Now this is what Overlord does best: straightforward action that mainly exists to show off how overpowered our protagonists are. I know that sounds like a backhanded compliment, but it’s honestly really entertaining. There are a few pauses here and there as the episode sets up the soldiers preparations at the start (also raising some pretty obvious death flags) and later switches to show the king’s reaction to his forces being routed, but the vast majority of it is Ainz demonstrating his magic and the creatures rampaging through the soldiers. Ainz forcing the Imperial soldiers with him to clap even while they’re scared half to death also adds a welcome bit of camp to the slaughter.
What helps even more here is that there’s actually a bit of tension in the battle, thanks in large part to the monsters’ designs. The creatures that appear look like black blobs with legs and mouths all over their bodies, mouths that continuously bleat like goats. The overall effect capitalizes on the already disturbing nature of Ainz’s slaughter to create some surprisingly solid horror. The monsters, which resemble the mouths from the opening, look so fundamentally wrong that their very appearance is disturbing. This is also one occasion where Overlord’s reliance on CG for crowds and monsters is actually a benefit, making them look even creepier and more otherworldly. Unfortunately, the CG models used for the army look as wooden as ever. Still, this is pretty impressive compared to most of Overlord’s CG.

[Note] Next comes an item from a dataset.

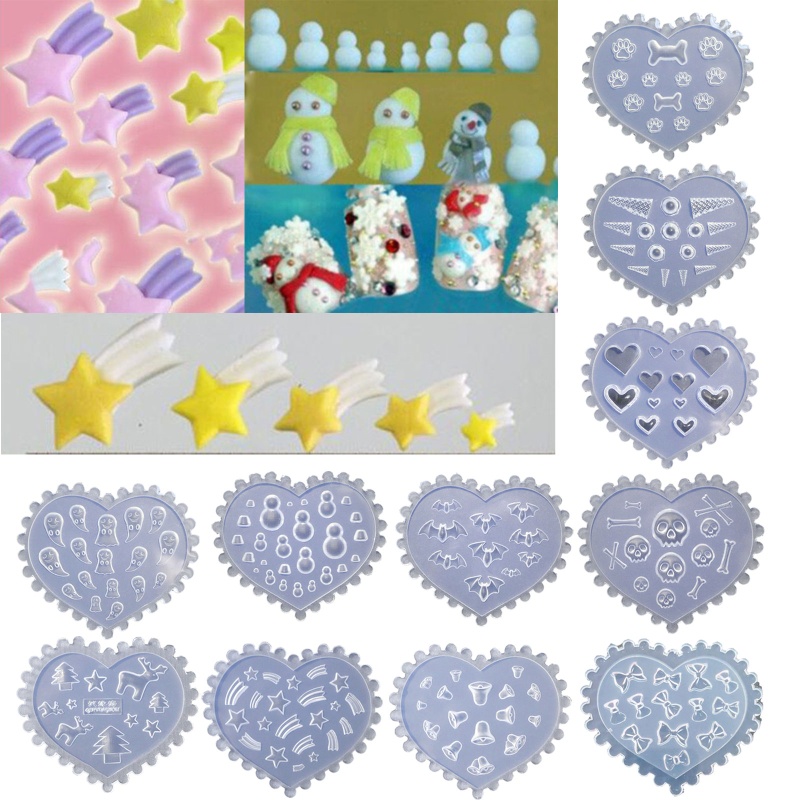 Siy Cetakan Resin Akrilik Gel Nail Art Bentuk Tengkorak Bunga Ukuran Mini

We’re also treated to a brief appearance by Emperor Jircniv as he explains his reason for letting Ainz make the opening attack in the battle. He fully realizes that Ainz vastly outclasses anything he can bring to bear, so he’s using that to demonstrate to the world how much of a threat Ainz is as a way to motivate them to ally against him. Even if Jircniv obviously isn’t going to win here, it’s refreshing to have an opponent who actually seems able to give Ainz a run for his money. Jircniv may not be in the same league as Ainz and his minions in terms of power, but he seems more than capable of matching wits with Ainz. With only one episode left, though, it looks like we’ll have to wait for the eventual fourth season to see where his plans lead.

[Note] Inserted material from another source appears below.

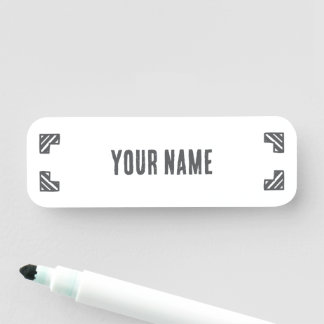 Custom Name Tag – Corner Brackets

Overlord’s been a bit dull lately, but this episode is a return to form. Watching Ainz utterly annihilate everything that stands in front of him makes for some good popcorn material, especially when the show doesn’t try to be anything more than popcorn material. The horror elements it mixes in are also a welcome treat, making the battle/massacre even more entertaining. With one episode left in the season, it looks like we’re in for even more action as Ainz fights Gazeff. I’m already getting my popcorn ready.